### LISTED RECORDS
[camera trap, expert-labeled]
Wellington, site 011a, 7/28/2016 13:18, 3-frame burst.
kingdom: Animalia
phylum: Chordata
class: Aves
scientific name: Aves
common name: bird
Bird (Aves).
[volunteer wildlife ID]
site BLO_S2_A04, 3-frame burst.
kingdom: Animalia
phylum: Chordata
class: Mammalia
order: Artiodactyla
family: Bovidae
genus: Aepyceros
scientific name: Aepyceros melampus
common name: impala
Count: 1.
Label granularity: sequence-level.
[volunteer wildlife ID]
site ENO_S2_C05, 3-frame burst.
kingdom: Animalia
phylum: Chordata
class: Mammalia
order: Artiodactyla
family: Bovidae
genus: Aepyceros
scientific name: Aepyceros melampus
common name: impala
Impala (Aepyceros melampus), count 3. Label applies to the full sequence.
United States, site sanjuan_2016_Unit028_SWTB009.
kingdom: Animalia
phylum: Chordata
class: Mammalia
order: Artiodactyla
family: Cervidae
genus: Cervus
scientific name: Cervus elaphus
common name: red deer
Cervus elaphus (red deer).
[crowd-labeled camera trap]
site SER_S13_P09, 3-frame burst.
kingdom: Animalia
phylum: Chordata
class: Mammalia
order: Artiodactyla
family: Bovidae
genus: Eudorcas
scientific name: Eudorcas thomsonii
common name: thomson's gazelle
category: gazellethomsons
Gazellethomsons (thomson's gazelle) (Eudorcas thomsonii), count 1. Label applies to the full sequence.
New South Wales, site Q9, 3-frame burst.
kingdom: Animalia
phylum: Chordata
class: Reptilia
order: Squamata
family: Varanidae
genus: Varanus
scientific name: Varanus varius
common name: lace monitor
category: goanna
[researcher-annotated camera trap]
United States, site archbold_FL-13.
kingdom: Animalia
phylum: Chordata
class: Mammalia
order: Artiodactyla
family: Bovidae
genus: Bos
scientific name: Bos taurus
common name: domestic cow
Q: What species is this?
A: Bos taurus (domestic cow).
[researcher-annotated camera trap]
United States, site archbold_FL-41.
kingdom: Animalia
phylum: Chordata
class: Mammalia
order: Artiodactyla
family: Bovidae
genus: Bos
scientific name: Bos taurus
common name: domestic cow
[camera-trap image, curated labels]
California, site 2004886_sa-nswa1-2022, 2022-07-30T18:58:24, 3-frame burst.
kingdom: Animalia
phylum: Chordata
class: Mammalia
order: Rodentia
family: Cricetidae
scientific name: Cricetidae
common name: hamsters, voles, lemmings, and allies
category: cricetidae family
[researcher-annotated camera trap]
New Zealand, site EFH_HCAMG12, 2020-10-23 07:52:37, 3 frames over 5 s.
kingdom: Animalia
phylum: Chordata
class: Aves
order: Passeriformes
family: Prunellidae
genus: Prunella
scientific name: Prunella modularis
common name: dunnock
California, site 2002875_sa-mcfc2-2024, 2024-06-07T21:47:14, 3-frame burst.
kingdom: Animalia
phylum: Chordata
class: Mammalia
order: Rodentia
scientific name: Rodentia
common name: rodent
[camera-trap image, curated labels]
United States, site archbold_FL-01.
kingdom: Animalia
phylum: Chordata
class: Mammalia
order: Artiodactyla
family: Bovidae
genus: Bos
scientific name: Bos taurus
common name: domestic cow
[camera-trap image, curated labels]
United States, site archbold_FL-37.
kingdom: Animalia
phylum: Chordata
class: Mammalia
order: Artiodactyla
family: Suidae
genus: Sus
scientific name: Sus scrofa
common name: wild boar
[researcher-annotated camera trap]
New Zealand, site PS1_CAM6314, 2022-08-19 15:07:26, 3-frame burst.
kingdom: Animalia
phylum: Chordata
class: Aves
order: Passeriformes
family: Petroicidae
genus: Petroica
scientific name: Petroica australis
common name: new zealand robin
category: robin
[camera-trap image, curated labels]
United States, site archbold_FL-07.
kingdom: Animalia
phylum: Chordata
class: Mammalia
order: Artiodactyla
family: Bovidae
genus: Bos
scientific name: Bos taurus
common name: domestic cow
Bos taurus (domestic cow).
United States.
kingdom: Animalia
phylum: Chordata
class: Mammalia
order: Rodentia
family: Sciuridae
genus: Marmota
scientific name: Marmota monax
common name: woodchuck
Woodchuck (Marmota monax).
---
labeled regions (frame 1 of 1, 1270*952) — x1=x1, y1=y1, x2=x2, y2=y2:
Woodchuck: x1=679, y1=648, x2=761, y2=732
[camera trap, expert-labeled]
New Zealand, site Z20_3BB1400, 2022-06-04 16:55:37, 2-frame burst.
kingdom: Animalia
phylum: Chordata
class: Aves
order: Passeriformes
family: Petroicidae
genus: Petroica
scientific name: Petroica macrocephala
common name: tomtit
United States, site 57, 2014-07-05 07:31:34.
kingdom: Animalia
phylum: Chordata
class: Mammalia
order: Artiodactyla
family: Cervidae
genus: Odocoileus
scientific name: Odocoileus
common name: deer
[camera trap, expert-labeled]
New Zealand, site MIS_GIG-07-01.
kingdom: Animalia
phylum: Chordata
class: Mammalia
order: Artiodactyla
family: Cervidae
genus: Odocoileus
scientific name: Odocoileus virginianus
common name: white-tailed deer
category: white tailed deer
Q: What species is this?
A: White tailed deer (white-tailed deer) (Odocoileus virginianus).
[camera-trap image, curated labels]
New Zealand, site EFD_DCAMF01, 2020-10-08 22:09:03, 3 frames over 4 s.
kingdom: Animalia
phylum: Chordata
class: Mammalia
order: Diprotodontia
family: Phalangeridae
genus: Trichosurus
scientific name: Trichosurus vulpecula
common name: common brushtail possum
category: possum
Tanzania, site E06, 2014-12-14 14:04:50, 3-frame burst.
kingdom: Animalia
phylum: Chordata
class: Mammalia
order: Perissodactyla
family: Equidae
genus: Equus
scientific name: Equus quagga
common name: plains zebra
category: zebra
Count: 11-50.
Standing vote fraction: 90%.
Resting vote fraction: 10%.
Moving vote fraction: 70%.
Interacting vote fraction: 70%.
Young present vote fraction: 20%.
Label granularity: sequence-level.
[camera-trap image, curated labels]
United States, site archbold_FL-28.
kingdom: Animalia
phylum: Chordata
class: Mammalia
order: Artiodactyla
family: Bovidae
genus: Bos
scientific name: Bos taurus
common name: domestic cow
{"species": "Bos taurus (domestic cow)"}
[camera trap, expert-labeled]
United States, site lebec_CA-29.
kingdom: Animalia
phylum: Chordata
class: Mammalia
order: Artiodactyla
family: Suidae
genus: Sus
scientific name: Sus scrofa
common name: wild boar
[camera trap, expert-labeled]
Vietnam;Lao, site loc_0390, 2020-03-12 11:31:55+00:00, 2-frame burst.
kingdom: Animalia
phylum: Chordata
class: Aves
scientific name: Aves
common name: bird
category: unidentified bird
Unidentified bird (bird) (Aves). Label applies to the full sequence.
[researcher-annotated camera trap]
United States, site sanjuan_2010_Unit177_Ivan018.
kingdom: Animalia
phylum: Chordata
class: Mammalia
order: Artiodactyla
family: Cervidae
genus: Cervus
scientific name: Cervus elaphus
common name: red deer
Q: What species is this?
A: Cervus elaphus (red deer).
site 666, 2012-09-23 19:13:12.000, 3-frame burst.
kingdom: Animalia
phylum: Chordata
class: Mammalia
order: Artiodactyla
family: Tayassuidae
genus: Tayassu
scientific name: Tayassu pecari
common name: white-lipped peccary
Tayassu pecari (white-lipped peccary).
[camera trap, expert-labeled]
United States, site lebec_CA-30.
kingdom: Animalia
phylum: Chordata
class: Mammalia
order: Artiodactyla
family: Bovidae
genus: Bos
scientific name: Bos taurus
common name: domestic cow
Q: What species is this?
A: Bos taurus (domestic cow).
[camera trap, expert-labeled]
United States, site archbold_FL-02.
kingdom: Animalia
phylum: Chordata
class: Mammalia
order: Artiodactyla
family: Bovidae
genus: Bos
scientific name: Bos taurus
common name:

### WHAT TO DO
Above are some records. Copy each of their lines that holds the string "Odocoileus".

### YOUR RESPONSE
genus: Odocoileus
scientific name: Odocoileus
genus: Odocoileus
scientific name: Odocoileus virginianus
A: White tailed deer (white-tailed deer) (Odocoileus virginianus).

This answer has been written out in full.